Le Carre has had a rich Indian Summer which seems to have been galvinised by Brexit. Some readers have criticised this book for being too ‘political’ as if the world of spies and intelligence was not intrinsically political. As with all Le Carre his writing is tight and sparse, and the genius in the many sub-plots.
Sam Bourne, To Kill the Truth, Quercus.
Sam Bourne (ala Jonathan Freedland) follows up his Trumpian ‘To Kill the President’ with a thriller about philosophy and the nature of truth – which could hardly be more relevant.
OLDER BOOKS I READ AND LOVED:
Ben Pimlott (ed.), The Second World Diary of Hugh Dalton 1940-45, Jonathan Cape.
Hugh Dalton was a leading Labour politician in the golden era of the Attlee leadership, serving in Churchill’s coalition, and subsequently as post-war Chancellor. These are riveting, revealing diaries about the key personnel at a time of war when the fate of the country swung in the balance.
Nigel West (ed.), The Guy Liddell Diaries, Volume One: 1939-1942: MI5’s Director of Counter-Espionage in World War Two, Routledge; The Guy Liddell Diaries, Volume Two: 1942-1945, Routledge.
High spook politics & ops in the diaries of the director of MI5 covering the six years of World War Two. Published 60 years after the events this takes us into the heart of UK intelligence work and the centre of government. Volume One is by the far the more gripping of the two, when the fate of the war and UK is hugely in doubt.
Tim Weiner, Legacy of Ashes: The History of the CIA, Doubleday.
An exhaustive study of the CIA from its origins, through the Cold War to the war on terror. On the way the agency is involved in numerous coups, destabilisng and overthrowing various governments, and targeted assassinations. A very good one volume history, but in desperate need of a new edition.
David T. Evans, Sexual Citizenship: The Material Construction of Sexualities, Routledge.
Now over two decades old, but still a path-breaking analysis of the construction of sexualities. Evans locates sexualities in their material context and that of late capitalism, developing a thesis that is post-queer, and as challenging in the present as it was when written.
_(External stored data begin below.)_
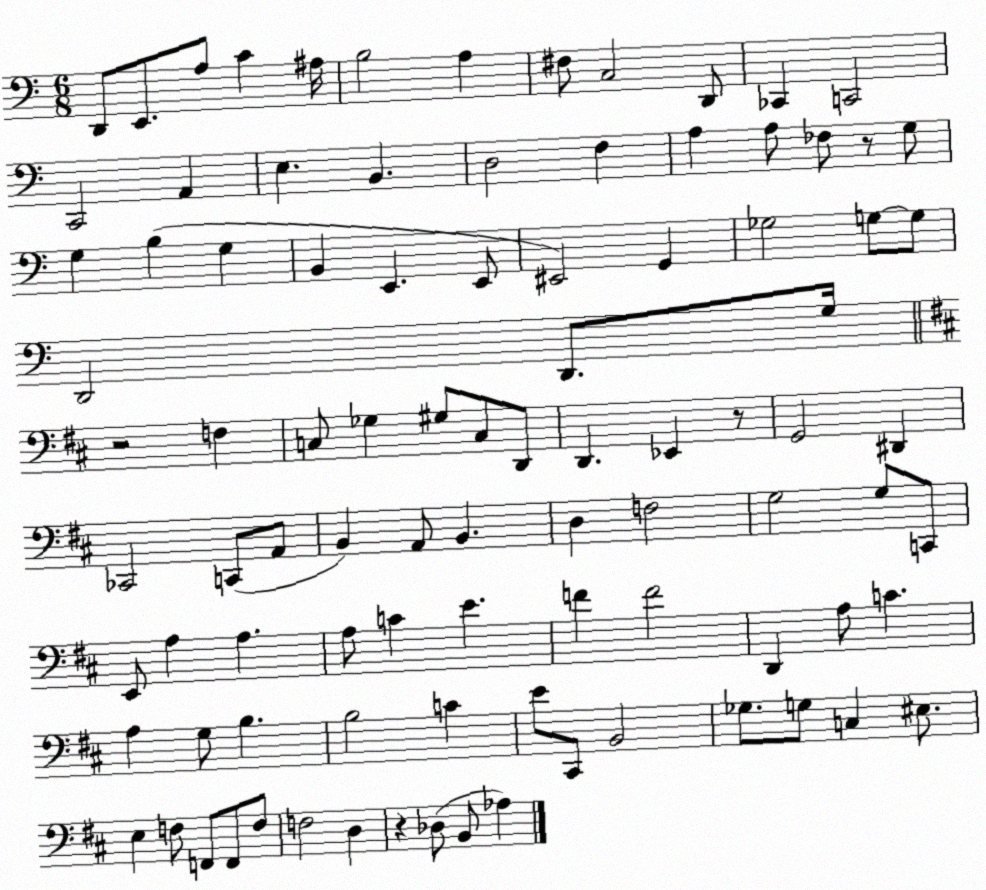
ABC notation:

X:1
T:Untitled
M:6/8
L:1/4
K:C
D,,/2 E,,/2 A,/2 C ^A,/4 B,2 A, ^F,/2 C,2 D,,/2 _C,, C,,2 C,,2 A,, E, B,, D,2 F, A, A,/2 _F,/2 z/2 G,/2 G, B, G, B,, E,, E,,/2 ^E,,2 G,, _G,2 G,/2 G,/2 D,,2 D,,/2 G,/4 z2 F, C,/2 _G, ^G,/2 C,/2 D,,/2 D,, _E,, z/2 G,,2 ^D,, _C,,2 C,,/2 A,,/2 B,, A,,/2 B,, D, F,2 G,2 G,/2 C,,/2 E,,/2 A, A, A,/2 C E F F2 D,, A,/2 C A, G,/2 B, B,2 C E/2 ^C,,/2 B,,2 _G,/2 G,/2 C, ^E,/2 E, F,/2 F,,/2 F,,/2 F,/2 F,2 D, z _D,/2 B,,/2 _A,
A salutary perspective for current trans debates.
ONE TO AVOID – UNLESS YOU HAVE TO:
David Cameron, For the Record, William Collins.
I read this to illuminate myself further about his post-vote rationale on the Scottish independence vote and Brexit, but learned little. What you do learn is what a vacuous, vainglorious, not very bright politician Cameron was/is – and this from a man given all the advantages life has to offer – apart from understanding himself and others. A telling story of the long-term decline of the British establishment – more on which in the years to follow.
AND IN PLACE OF A CONCLUSION ….
That’s my summary of reading for the year. A quick nod to the first ever Govanhill Book Festival which I was involved in – and to all the other brilliant people who took part and made it possible; a special nod also to the tribute to former Celtic captain and all-time hero Billy McNeill – with Archie Macpherson.
Finally, a special thanks to all the contributors who made my two collections published this year, The Story of the Scottish Parliament: The First Two Decades Explained (Edinburgh University Press) and Scotland the Brave? Twenty Years of Change and the Future of the Nation (Luath Press) possible. Both picked up lots of plaudits; the latter in particular, from its range of contributions, to the conversation style chapters, and stunning front cover from the artist Ross Sinclair.